As far as I'm concerned, Bailor's argument is to be expected from a grade schooler who lacks the full knowledge to understand how caloric expenditure changes with body weight. But coming from a "former personal trainer"?? His book and ideas should be totally dismissed by everyone after he has made this absurd contention. Ditto the nonsensical arguments of Adele Hite, another of the sleazy Yalie from Caloriegate's** "experts". In addition to some other factors that boost initial weight loss (water weight comes to mind), the closer one gets to ones ideal weight, chances are the closer you are to consuming the appropriate calories to sustain that weight. You aren't in deficit any more so no wonder you aren't losing weight, or if you are, you're deficit is so small that it will only register weight changes of a pound in a month or two vs. the initial pound or two per week. This can be highly demotivating.
Everyone knows that the 500 cal/day thing is an estimate. Everyone who works with energy balance knows that weight loss based on that initial deficit will slow as time progresses, weight is reduced, and the deficit is diminished. The mark of a good trainer is to then find ways to help this person achieve further caloric deficit (if warranted) without reducing intake to dangerously low levels or resorting to an insane exercise regime. This is not always easy, but the good ones are out there who know what they are doing and aren't going to feed you gimmickry instead of knowledge. And yet Bailor goes on as if he has analyzed the Popkin & Duffey data and found some major revelation these scientists somehow missed!

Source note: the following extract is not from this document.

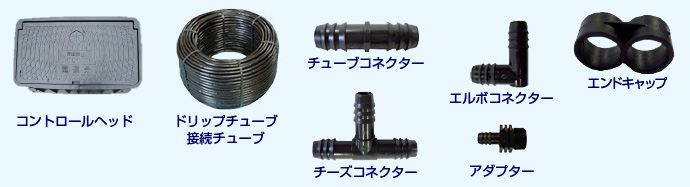 自動灌水装置の一覧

Is it possible that instead of asking, “Why are we getting fatter?” we should be asking, “Why don’t all of us weigh six hundred plus pounds?” What could possibly explain the huge disconnect between the quantity of calories we’re eating and the quantity of fat we’re gaining? Here are three possible explanations:
- We’re eating less.
- We’re exercising more.
- The Calorie Math doesn’t add up.
If he is genuinely asking himself these questions, he is utterly unqualified to speak to these matters. Instead, I believe he is asking rhetorical questions to get you to buy into his gimmickry. So, (1) he is wondering if we didn't really eat more after all, or that during some period in all of this we all ballooned up by hundreds of pounds but lost that weight by eating less before the time frame was up? Absurd. Then there's (2) but herein Bailor simultaneously acknowledges that activity ... drumroll please ... burns calories, yet such activity would require an hour and a half a day, every day, for 8 years. (I should mention that this roughly equates to less than Peter Attia of NuSI has engaged in for years and years now). So ultimately, the answer you must arrive at is (3). Only the calorie math does add up and this guy is a scamming "wellness entrepreneur" after all.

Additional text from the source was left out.